*Challenge*:
Express everything from the line containing "Of the two, the" down to the line containing "the man in dark jacket at point 134,202, the" as a two-column CSV with the headers entry_text and answer. Each entry gets one row, with its text and its answer each in a single quoted field and line breaks replaced by spaces.

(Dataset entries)
>> start
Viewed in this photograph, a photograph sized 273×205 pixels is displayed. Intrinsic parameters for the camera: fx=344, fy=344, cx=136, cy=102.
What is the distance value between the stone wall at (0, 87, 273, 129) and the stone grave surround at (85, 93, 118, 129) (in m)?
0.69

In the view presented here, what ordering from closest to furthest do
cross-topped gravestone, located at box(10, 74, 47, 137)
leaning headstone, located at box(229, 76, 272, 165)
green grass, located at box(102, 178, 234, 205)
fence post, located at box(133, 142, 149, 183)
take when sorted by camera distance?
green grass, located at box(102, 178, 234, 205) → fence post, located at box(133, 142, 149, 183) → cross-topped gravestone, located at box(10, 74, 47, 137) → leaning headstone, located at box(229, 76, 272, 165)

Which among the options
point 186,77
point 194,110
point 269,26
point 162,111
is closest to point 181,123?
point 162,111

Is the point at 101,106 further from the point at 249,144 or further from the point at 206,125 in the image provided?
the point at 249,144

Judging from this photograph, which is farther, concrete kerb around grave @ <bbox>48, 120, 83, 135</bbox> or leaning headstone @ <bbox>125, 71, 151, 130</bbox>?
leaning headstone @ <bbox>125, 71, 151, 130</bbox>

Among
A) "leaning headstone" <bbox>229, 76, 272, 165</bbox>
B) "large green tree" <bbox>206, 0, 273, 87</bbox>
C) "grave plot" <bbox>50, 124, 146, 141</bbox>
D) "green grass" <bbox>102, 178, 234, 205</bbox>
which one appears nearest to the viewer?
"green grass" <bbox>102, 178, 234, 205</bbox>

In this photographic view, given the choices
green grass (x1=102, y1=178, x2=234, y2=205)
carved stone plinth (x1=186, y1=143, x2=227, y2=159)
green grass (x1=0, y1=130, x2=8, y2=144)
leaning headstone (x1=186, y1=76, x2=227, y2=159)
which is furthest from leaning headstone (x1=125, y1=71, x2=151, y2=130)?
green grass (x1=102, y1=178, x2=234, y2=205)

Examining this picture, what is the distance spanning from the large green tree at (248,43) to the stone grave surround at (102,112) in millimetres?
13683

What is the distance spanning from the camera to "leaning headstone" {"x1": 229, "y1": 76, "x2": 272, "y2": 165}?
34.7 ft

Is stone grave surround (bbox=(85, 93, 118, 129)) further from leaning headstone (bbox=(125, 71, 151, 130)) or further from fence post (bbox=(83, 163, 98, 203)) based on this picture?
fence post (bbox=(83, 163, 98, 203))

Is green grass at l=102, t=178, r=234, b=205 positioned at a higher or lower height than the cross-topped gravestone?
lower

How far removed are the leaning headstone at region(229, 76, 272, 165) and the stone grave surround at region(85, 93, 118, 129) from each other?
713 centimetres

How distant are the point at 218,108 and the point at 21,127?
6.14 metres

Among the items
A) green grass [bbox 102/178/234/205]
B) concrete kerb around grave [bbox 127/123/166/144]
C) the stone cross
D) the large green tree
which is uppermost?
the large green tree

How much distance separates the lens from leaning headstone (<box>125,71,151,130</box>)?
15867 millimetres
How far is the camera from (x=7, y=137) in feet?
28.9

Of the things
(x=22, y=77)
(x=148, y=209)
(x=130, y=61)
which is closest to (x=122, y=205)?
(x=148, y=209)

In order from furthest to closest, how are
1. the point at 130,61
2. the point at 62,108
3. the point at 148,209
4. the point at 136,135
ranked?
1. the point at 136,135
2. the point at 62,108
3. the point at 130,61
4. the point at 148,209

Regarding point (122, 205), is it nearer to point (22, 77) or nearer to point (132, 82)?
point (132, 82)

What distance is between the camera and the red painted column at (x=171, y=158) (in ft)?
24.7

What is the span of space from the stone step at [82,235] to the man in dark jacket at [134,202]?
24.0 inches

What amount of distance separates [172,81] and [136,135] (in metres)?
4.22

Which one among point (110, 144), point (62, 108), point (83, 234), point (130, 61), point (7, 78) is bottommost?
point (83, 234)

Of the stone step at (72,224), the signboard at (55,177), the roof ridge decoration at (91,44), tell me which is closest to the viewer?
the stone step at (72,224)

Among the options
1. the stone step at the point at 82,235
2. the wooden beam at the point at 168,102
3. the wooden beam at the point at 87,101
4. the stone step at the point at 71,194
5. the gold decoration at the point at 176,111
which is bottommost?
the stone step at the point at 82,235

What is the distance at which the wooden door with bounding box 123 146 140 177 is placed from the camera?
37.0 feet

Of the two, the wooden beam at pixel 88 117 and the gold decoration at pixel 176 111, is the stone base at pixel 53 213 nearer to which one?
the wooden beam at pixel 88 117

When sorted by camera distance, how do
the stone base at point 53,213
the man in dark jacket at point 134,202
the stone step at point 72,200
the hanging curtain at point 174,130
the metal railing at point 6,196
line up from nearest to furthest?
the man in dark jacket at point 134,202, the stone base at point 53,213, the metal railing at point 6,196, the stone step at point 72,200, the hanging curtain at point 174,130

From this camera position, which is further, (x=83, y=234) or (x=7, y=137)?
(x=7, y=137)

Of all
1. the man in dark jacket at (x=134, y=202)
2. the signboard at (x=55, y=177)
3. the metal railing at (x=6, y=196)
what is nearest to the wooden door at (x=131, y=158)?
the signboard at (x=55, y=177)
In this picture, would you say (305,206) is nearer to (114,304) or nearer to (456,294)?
>> end
>> start
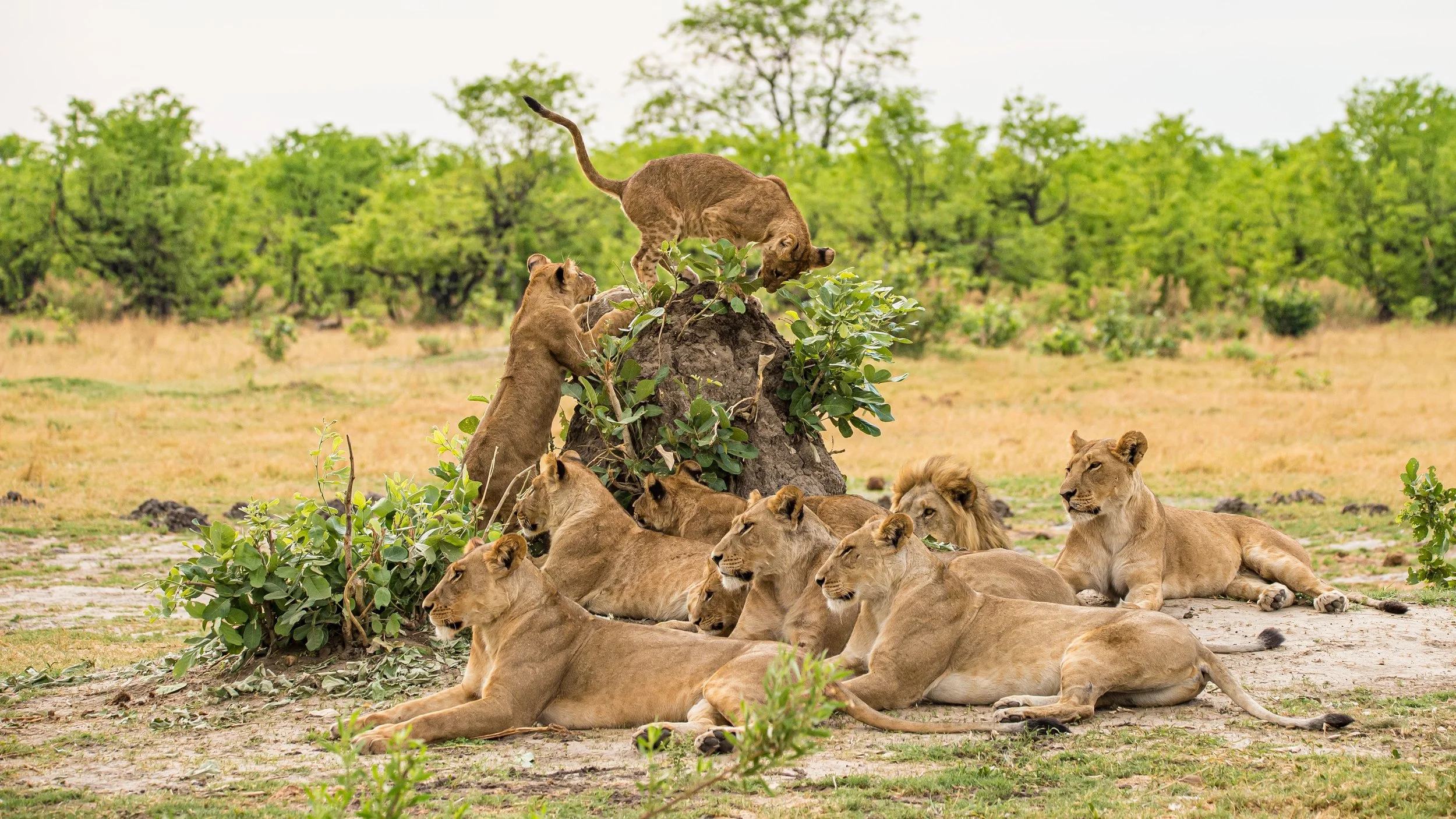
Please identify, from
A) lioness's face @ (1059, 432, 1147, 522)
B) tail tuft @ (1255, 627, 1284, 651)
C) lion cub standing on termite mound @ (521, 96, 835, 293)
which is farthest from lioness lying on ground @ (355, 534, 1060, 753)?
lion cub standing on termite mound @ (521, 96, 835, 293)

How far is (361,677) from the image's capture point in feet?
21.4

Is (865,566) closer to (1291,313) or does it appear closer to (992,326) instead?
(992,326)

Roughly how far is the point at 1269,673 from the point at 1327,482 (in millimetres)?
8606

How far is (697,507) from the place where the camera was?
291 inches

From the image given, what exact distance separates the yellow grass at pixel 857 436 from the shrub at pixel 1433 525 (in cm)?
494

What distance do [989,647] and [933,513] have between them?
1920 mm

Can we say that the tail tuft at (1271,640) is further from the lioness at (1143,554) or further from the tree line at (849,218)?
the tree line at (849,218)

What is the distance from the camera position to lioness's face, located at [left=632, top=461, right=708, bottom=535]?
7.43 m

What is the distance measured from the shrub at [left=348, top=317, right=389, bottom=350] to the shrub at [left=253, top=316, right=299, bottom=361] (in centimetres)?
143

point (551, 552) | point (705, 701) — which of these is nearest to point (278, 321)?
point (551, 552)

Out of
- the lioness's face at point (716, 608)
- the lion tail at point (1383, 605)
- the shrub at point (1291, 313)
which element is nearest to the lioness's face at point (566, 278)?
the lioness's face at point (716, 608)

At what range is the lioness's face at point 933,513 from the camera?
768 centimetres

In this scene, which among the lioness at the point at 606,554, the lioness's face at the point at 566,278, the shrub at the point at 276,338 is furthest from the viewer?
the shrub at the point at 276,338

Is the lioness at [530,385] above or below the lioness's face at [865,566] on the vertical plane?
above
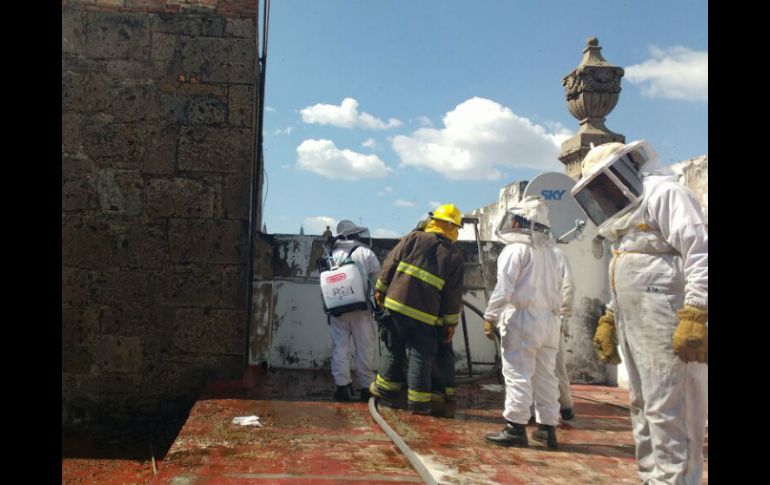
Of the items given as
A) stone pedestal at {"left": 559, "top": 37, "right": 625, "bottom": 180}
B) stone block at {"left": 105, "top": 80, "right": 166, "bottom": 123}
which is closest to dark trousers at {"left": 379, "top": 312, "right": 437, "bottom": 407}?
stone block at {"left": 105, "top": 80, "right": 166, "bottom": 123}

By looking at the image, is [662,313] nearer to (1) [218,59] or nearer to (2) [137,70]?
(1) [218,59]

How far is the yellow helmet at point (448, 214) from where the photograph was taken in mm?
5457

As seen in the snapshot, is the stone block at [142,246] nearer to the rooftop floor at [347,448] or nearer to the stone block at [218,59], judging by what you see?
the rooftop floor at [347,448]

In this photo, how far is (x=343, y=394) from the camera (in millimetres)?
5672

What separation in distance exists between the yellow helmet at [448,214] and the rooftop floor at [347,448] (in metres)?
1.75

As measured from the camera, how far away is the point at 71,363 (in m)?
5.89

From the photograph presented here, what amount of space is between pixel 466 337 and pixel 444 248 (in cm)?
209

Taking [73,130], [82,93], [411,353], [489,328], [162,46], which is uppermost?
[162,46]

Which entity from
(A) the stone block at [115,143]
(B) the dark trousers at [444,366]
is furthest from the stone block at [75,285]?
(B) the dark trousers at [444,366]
>> end
*Output of the exercise*:
entry_text,answer
"Of the two, the wooden beam at pixel 88 117 and the gold decoration at pixel 176 111, is the stone base at pixel 53 213 nearer to which one?","the wooden beam at pixel 88 117"
"When sorted by camera distance, how do the stone base at point 53,213 the man in dark jacket at point 134,202 the stone step at point 72,200 the hanging curtain at point 174,130 the metal railing at point 6,196 line up from nearest to furthest?","the man in dark jacket at point 134,202, the stone base at point 53,213, the metal railing at point 6,196, the stone step at point 72,200, the hanging curtain at point 174,130"